UK Telco Jobs Vanish as the Market Evolves

R. Pritchard

Summary Bullets:

• Leading UK infrastructure-based telco service providers have announced up to 70,000 job cuts in the coming years, driven by efficiency initiatives and technology.

• Job losses are always regrettable, but improvements in service levels and the enablement of consumer and business innovations have been remarkable since BT’s privatization.

Virgin Media O2 has released its latest financial results, which include the elimination of 2,000 jobs (nearly 10% of its workforce of 18,700). This comes as the company has recently shed fixed and broadband lines due to the challenging UK economic situation.

When BT was first privatized in 1984, it employed 240,000 workers. BT recently announced up to 55,000 job losses (from a current total workforce of 130,000) as engineering works at Openreach see fiber rollout in the UK reaching completion. The reduction is also driven by lower maintenance needs than for legacy networks and increasing automation of network operations, including ongoing AI deployment.

Vodafone is looking to reduce its headcount globally by 11,000 (from a total employee base of 104,000) by 2026 in the face of increased competition and cost pressures. Cuts are less likely to impact the UK than other country operations as it is the one national market that shows positive momentum. If and when the merger with Three gets completed (unless regulators block the deal out of a misplaced addiction to the number of competitors rather than the competitiveness of the UK market), there are likely to be further synergistic job losses.

The combined UK workforce of Virgin Media O2, BT, and Vodafone is heading to a total of about 100,000 in coming years. The balance has shifted toward customer-facing roles and innovation, and away from engineering, with many thousands of jobs accounted for across a wide range of alternative service providers and resellers.

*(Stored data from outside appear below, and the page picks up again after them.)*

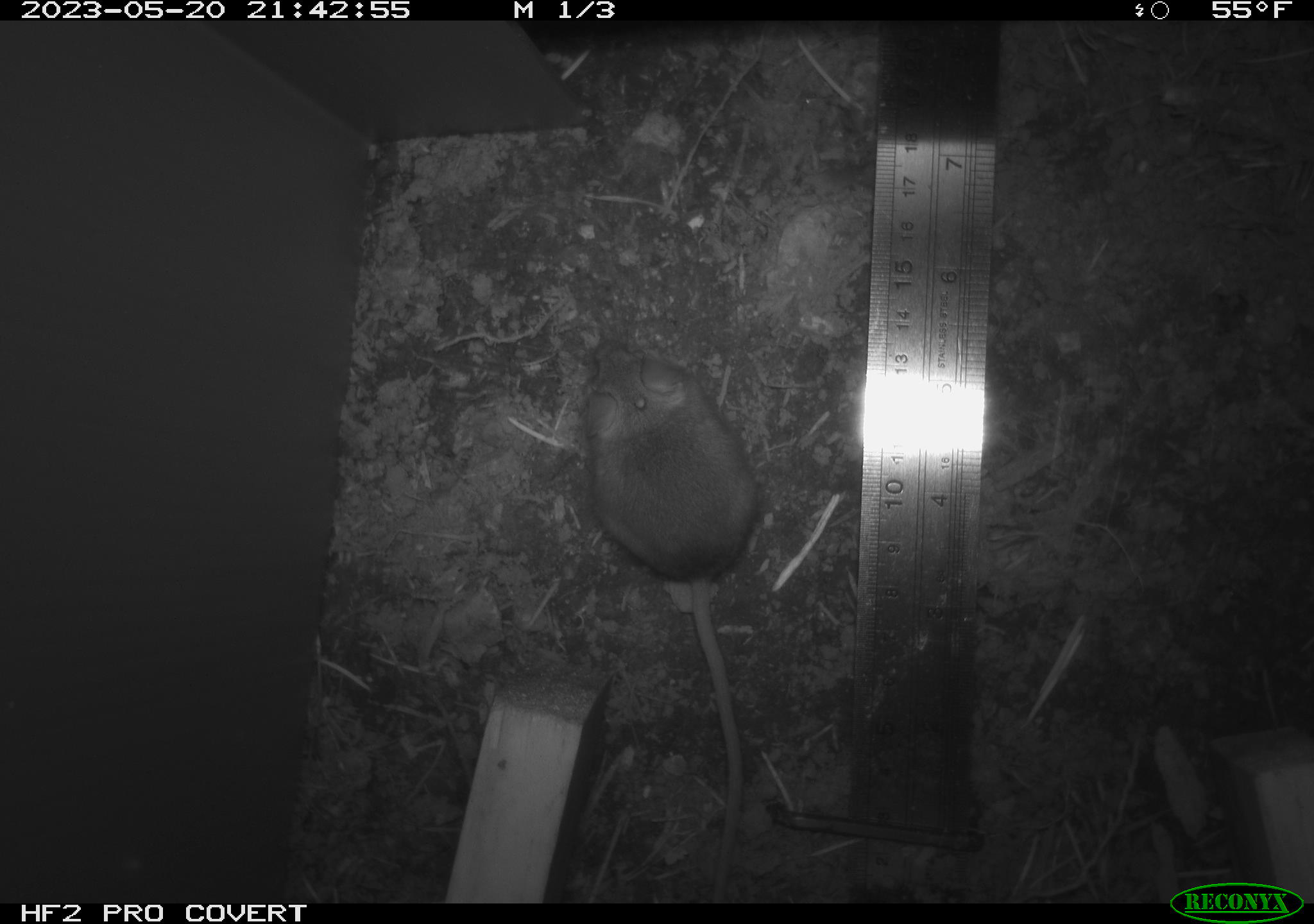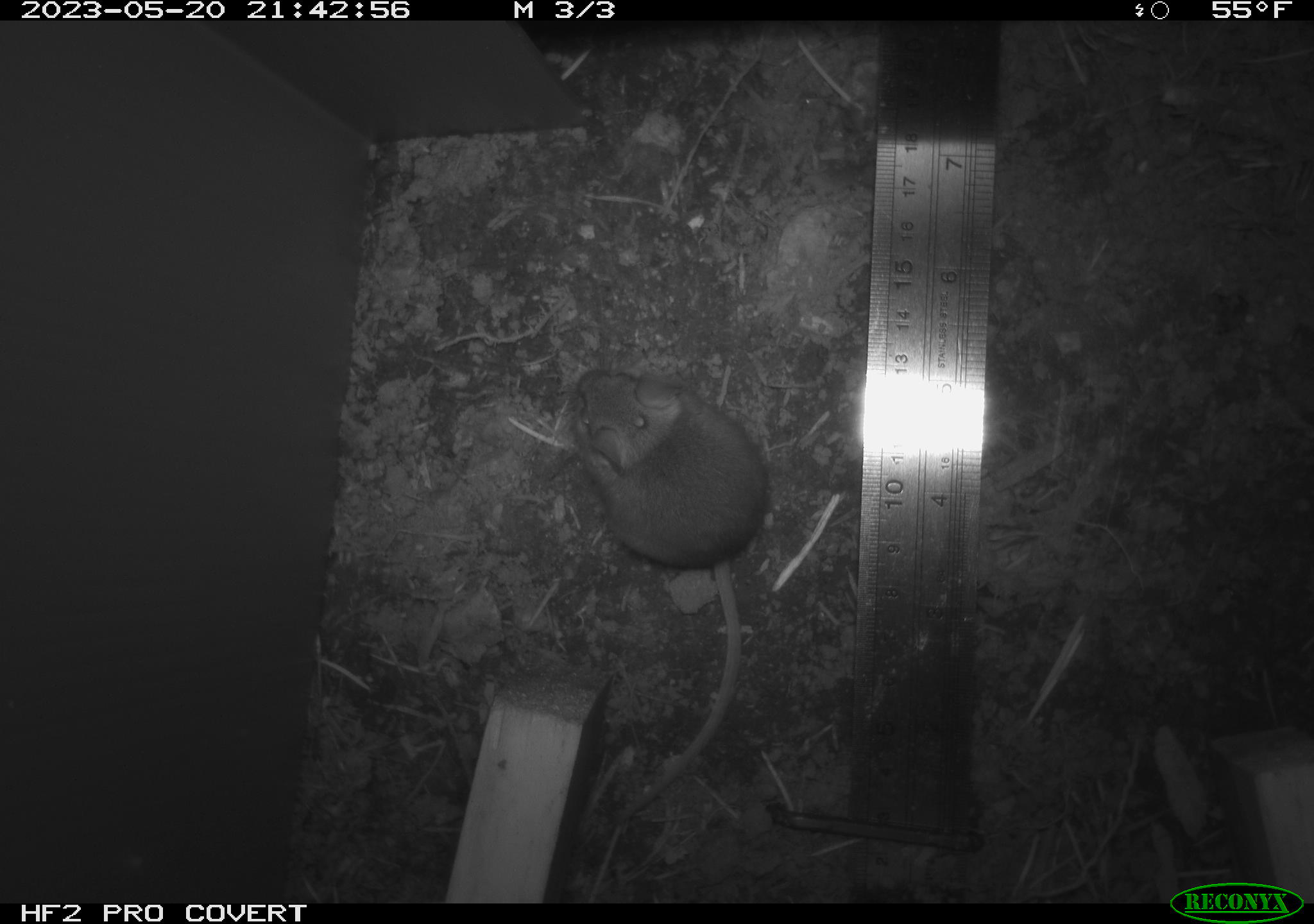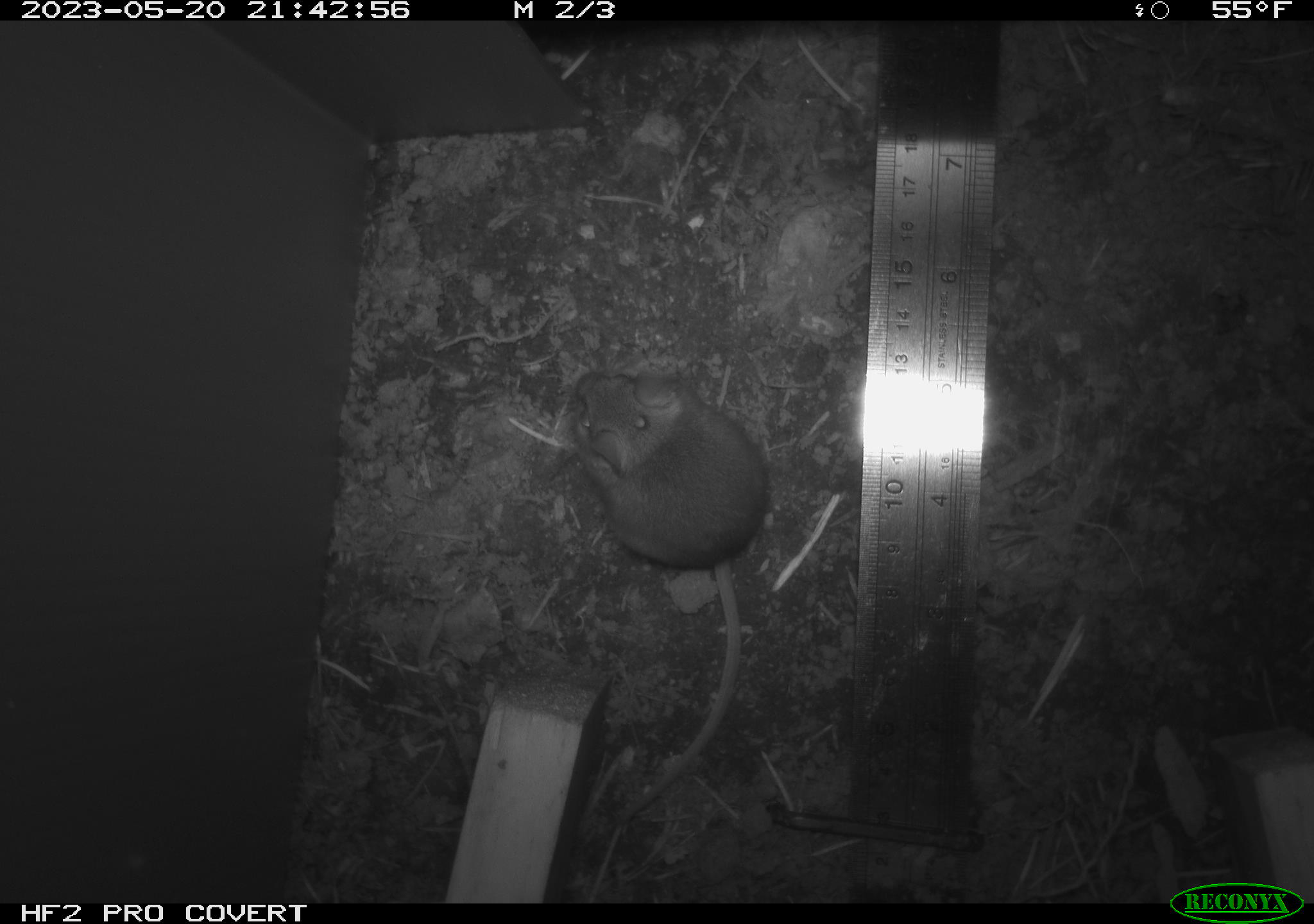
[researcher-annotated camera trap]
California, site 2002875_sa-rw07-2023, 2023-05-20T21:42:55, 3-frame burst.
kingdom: Animalia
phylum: Chordata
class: Mammalia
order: Rodentia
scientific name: Rodentia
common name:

CityFibre, the other major fiber infrastructure player alongside Virgin Media O2 and BT/Openreach, has reported fiscal year (FY) 2022 underlying revenues of just GBP39 million and CapEx of GBP1.01 billion, indicating the long-term nature of return on investment in fiber networks. Interestingly, CityFibre has no staff directly employed as they “are employed and paid by group companies and recharged to the company.” The ultimate parent company, Connect Infrastructure Topco, uses companies like Kelly Group to deliver connections on the ground. Topco’s direct employees numbered 2,098 at end-2022, but as many as 400 roles may have been cut or will be cut from an earlier peak of 2,300.

The reason behind the job cuts is that all-fiber networks will need fewer people both to roll them out as penetration increases and to maintain them once installed. The telecoms employment base is set to be focused on software engineers and customer service agents (and bots), not on people in vans going up poles and down holes.

Since 1984, the market has also witnessed the emergence of mobile and the internet, delivered by ever faster fixed and mobile networks, as well as a wide range of value-added services across all customer segments as communications technologies have driven substantial economic and sociological changes.

Although every job that gets eliminated is regrettable, the fact is that the UK telecoms market is highly competitive, and levels of customer service have improved beyond recognition since BT’s privatization. There may be fewer employees, but in all other aspects, things have improved.